What I am finding is that arduinoing (my new word for it) is a consumer of free time of the worst order
Yup.
But here are some ideas on the programming side...
1/
Before you program,
write down what you want to happen. If there are multiple inputs, write down what you want the end results to be in
every circumstance. Programs are logical, we are not.

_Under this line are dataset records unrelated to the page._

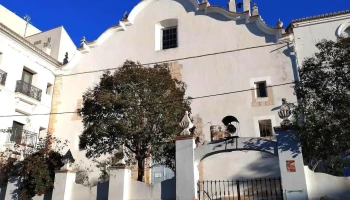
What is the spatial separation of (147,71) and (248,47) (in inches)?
280

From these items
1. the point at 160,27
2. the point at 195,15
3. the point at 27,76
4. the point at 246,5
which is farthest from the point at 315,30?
the point at 27,76

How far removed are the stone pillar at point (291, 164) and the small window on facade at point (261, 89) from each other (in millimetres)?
7163

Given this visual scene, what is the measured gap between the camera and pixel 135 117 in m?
13.5

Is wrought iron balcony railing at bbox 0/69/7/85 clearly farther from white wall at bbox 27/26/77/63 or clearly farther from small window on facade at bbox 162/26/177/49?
small window on facade at bbox 162/26/177/49

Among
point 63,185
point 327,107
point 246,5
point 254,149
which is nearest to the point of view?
point 327,107

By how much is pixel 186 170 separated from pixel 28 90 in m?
12.3

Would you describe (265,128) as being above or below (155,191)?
above

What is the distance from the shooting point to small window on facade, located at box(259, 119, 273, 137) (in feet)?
57.2

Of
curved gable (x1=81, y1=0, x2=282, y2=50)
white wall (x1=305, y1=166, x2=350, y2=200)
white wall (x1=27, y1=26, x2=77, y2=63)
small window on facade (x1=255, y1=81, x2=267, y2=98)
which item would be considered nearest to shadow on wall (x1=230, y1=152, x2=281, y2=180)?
small window on facade (x1=255, y1=81, x2=267, y2=98)

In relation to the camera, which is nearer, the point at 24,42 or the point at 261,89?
the point at 261,89

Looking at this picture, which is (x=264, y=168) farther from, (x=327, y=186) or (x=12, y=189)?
(x=12, y=189)

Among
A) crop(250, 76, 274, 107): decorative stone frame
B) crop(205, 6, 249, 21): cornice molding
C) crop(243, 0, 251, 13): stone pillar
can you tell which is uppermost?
crop(243, 0, 251, 13): stone pillar

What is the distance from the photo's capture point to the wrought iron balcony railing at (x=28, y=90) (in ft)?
63.8

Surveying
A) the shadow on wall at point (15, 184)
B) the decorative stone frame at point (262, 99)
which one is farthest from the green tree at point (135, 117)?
the decorative stone frame at point (262, 99)
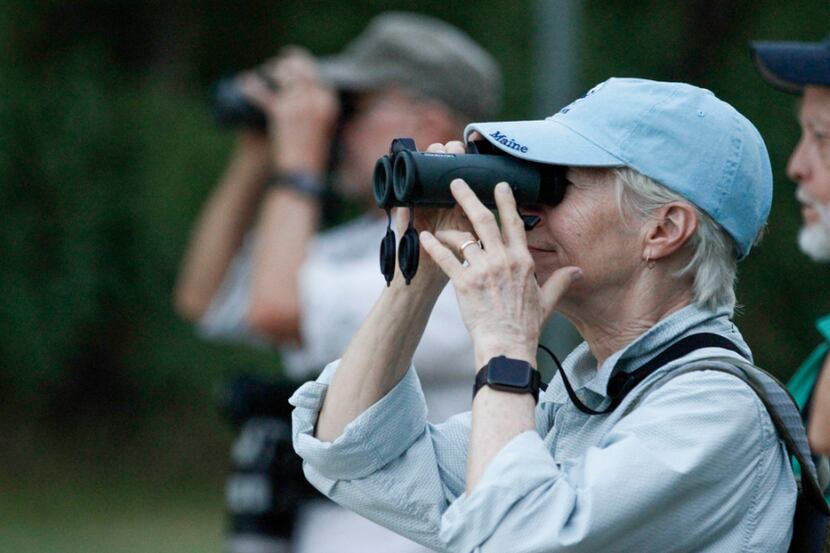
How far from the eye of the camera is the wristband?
4.00m

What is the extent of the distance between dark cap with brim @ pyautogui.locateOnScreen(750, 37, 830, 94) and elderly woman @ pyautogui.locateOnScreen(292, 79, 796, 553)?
103 centimetres

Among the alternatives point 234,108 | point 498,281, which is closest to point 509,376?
point 498,281

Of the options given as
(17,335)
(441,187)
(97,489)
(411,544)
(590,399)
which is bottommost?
(97,489)

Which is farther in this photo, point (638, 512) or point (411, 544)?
point (411, 544)

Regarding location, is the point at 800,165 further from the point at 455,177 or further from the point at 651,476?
the point at 651,476

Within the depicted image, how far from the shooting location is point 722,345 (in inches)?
78.7

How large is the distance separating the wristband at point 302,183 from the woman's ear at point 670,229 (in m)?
2.06

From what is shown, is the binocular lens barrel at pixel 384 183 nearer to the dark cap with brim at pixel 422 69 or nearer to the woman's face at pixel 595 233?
the woman's face at pixel 595 233

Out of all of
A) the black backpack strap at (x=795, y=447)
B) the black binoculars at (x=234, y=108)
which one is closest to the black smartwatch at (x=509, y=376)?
the black backpack strap at (x=795, y=447)

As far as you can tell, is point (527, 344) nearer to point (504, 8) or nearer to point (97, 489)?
point (504, 8)

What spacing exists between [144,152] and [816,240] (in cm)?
606

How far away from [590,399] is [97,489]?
7.21 meters

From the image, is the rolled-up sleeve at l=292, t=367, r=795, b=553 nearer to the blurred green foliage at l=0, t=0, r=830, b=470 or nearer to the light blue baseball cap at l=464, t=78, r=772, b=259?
the light blue baseball cap at l=464, t=78, r=772, b=259

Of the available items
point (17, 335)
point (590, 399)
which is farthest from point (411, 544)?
point (17, 335)
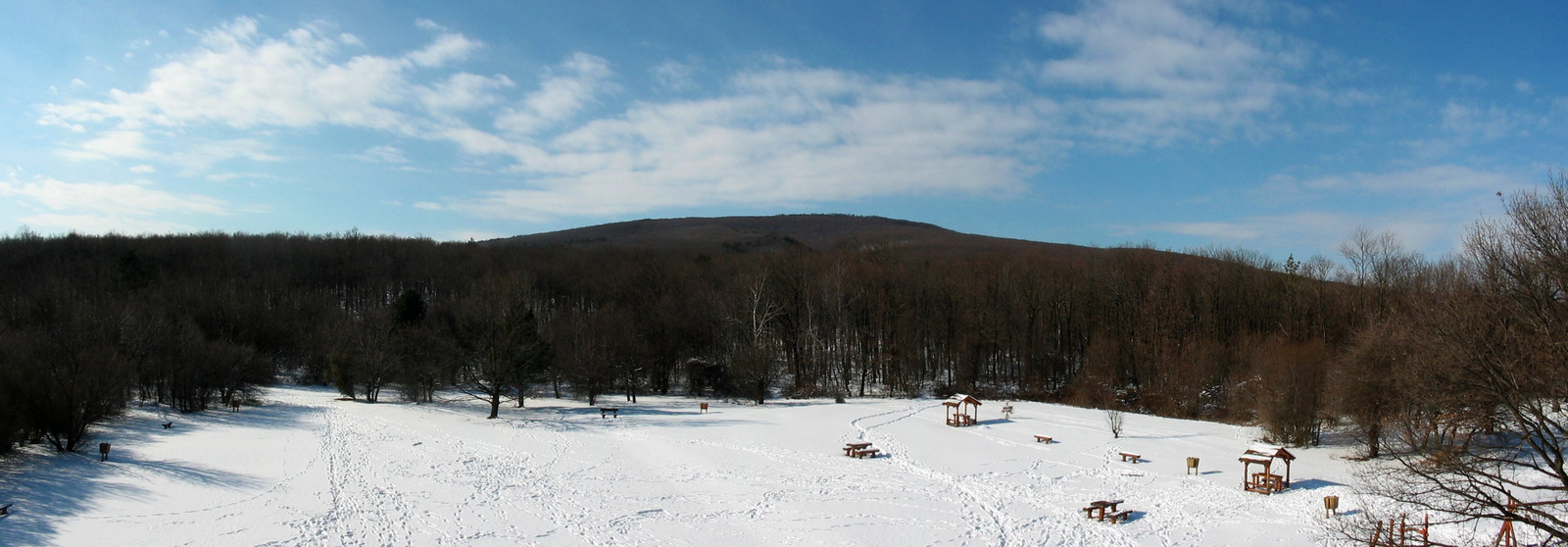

Writing down can (and should) include sketch graphs of input-versus-output.
If-then and
logical maps are extremely useful.
2/ If you're copying and pasting program lines from third party sources, try to
understand what these lines are doing. Don't work blind. You'll then get a grip of what each and every instruction is. Maybe you don't need/have to amend parts of it?
3/
Test the program in small chunks. Does a chunk behave the way you expect it to? If not,
why not? If it does, move on...
4/ Programs longer than (in my professional experience) six to ten screens of code with, particularly, subroutines and branching become mentally unmanageable. You can't hope to grok it in one. It's like juggling jelly. Stop for tea and you've lost something.
This is why
// and
/* ...
*/ become
essential. Note: I used
pink in Actionscript for
comments years ago, and I've hardwired myself to read anything in this colour as a comment, and nothing else. Your colour may vary. Comments are ignored by the processor, take just a little room, but allow you
to tell yourself (and others) what a section of code actually
does. For programs beyond the mentally unmanageable, a comment might be
a lifeline after just a few days of programming.
My favorite example is
// Andy, trust me, this works that after two days on a complicated ongoing project, meant that I could incorporate the routine that followed it without having to re-understand what the hell I'd written. A year later, I nodded at my then confidence and could
move on!
There is
nothing worse than looking at old code that you wish to adapt, code that
you yourself have written, that no longer makes any sense, because there are no comments in it.
5/ When everything's written, and everything works, save your code. Save it all over the place. Print it out. Spend a while writing down what the code does and how it works,
line by line. You
will need this information at some point in the future.